CBS hinted again that NFL games could eventually be offered on its CBS All Access, its $5.99 per month streaming service, though the price would need to rise.

"The math, from where we sit, is pretty exciting," said CBS Corp. COO Joe Ianniello. "There's definitely upside value. The $6 seems to be the right price point without it, and we'll see where it goes if we can obtain it. But it's going to be win-win. It will be a win for the NFL, a win for CBS and a win for the consumer. … There's absolutely value in that product."

Ianniello was speaking at Nomura's Media & Telecom Conference. Negotiations with the NFL are obviously progressing slowly, as CBS CEO Leslie Moonves said five months ago that it was his goal to put NFL games on CBS All Access.
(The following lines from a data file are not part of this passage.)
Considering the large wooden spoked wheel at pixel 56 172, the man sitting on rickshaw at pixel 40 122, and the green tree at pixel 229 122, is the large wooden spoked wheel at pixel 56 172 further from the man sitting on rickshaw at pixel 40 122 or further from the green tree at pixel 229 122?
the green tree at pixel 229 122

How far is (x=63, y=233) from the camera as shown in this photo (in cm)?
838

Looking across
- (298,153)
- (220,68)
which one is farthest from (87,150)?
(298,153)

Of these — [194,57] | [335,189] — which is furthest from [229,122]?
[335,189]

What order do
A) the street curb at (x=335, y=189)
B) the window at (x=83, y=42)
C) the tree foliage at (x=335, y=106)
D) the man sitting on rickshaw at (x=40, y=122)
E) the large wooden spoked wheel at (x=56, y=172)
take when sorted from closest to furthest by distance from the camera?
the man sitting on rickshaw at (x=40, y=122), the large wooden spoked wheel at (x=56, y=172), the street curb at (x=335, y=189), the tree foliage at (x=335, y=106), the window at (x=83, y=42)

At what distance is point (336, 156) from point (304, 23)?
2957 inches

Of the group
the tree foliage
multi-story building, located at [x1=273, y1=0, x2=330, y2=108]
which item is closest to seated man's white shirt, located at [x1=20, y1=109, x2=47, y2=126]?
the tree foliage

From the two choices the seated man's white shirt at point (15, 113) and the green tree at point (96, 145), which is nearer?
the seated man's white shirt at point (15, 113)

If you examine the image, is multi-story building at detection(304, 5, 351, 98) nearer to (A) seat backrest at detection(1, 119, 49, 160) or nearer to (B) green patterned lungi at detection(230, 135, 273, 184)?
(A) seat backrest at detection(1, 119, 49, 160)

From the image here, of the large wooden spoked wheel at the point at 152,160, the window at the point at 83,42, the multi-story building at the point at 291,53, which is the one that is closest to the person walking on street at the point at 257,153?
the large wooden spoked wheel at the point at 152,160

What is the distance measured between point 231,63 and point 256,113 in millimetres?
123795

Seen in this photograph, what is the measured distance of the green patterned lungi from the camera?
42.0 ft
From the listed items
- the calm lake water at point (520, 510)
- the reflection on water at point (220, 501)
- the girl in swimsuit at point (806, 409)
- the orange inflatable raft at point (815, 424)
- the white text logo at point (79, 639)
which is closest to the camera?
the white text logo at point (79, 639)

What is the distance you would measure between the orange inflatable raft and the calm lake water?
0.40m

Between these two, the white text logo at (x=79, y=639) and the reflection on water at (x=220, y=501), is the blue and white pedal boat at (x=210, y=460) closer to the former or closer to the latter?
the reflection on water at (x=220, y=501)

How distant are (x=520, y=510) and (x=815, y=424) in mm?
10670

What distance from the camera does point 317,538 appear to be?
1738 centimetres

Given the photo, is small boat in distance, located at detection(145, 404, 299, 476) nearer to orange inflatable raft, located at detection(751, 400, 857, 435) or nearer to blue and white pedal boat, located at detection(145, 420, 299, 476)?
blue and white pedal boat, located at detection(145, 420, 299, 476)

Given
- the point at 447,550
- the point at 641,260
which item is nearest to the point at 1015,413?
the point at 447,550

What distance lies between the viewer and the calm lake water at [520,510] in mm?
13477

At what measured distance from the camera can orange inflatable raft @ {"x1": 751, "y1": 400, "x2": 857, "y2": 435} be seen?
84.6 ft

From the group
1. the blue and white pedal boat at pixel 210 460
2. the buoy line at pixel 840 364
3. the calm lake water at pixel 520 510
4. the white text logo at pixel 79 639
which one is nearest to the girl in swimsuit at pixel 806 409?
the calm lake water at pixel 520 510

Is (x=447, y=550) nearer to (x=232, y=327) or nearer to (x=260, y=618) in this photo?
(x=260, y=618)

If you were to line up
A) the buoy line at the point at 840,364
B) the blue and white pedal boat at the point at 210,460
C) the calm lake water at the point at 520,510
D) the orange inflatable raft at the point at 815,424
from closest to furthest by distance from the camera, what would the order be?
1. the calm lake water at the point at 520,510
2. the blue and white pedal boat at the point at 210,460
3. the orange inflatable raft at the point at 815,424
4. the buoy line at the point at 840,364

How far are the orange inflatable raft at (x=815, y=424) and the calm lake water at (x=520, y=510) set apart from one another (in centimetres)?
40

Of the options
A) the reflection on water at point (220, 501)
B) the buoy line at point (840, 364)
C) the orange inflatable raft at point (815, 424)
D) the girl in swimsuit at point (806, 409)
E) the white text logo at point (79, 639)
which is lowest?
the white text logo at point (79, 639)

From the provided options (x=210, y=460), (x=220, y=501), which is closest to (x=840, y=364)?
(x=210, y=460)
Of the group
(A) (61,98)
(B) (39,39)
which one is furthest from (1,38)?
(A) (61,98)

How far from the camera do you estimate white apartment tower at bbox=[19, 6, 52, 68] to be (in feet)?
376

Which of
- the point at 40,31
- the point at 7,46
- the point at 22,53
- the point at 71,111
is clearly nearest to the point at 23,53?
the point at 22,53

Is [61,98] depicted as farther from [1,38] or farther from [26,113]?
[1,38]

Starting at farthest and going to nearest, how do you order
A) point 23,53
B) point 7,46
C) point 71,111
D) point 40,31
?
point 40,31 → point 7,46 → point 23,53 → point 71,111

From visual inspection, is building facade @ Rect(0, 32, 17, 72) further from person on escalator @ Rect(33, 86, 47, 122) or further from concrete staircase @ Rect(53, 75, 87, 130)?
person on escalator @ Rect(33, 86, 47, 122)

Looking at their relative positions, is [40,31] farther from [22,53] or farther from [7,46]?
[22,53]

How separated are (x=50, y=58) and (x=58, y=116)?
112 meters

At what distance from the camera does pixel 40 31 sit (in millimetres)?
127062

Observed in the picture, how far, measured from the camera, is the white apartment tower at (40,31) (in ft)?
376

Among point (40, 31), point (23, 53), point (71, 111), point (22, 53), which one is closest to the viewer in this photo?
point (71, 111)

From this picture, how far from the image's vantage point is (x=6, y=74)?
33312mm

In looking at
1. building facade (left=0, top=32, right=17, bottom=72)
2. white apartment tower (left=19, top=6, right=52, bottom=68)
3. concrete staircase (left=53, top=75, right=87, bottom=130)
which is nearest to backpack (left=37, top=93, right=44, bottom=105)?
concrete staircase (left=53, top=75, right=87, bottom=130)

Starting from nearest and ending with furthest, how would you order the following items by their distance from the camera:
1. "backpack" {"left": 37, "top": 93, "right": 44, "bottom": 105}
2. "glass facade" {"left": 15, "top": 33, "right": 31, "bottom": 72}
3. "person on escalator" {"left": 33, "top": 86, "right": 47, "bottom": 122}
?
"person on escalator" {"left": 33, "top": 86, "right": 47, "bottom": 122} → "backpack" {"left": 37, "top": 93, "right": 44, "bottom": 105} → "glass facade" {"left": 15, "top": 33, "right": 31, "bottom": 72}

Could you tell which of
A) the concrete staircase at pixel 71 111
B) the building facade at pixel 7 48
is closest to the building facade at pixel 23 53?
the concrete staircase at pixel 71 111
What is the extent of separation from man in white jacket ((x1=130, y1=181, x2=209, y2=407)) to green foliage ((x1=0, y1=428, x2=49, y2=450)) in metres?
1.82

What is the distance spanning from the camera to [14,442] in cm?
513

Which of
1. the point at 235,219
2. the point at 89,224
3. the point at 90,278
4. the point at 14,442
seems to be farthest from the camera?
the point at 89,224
A CBS insider later told The Hollywood Reporter that negotiations are indeed underway, but it's likely too late to get NFL games on CBS All Access this season.

Naturally, Ianniello on Thursday was asked about a brutal "deflategate" of media stocks last week that began when Walt Disney said its media networks business would grow slower than anticipated, then Viacom said its domestic ad revenue had fallen. Cord-cutting and skinny bundles are the culprits.

"Things always move slower than anticipated," Ianniello said, suggesting the stock market reaction to Disney and Viacom was extreme. Nevertheless, CBS is poised for success no matter which direction the industry goes, Ianniello said Thursday, considering it has CBS All Access, it licenses its content to competing streaming services and its network is too popular to be left out of cable bundles no matter how much they shrink.

"Any successful new tier, new package, we're going to be part of it," he said.

CBS All Access, in fact, in some ways can even be considered a better proposition than CBS on traditional television, given it gets $5.99 per sub on the streaming service and only about $2 a sub in fees. Plus, users can't fast-forward commercials on CBS All Access and CBS gets just as much from advertisers on a CPM basis.

"The value is in the content; the distribution — we're agnostic," Ianniello said.

He added, though, that CBS intends to spread its content around without giving any single outside service all of it, so that the total CBS package is only available through CBS. 

Without divulging numbers, he said CBS All Access has more subscribers than SlingTV, the skinny bundle, streaming service from Dish Network. What users love most about CBS All Access, he said, is the ability to catch up on episodes they have missed.

He also defended Netflix from assertions it is a monopoly by noting CBS gets far more revenue by licensing its content internationally than it does from licensing it to Netflix.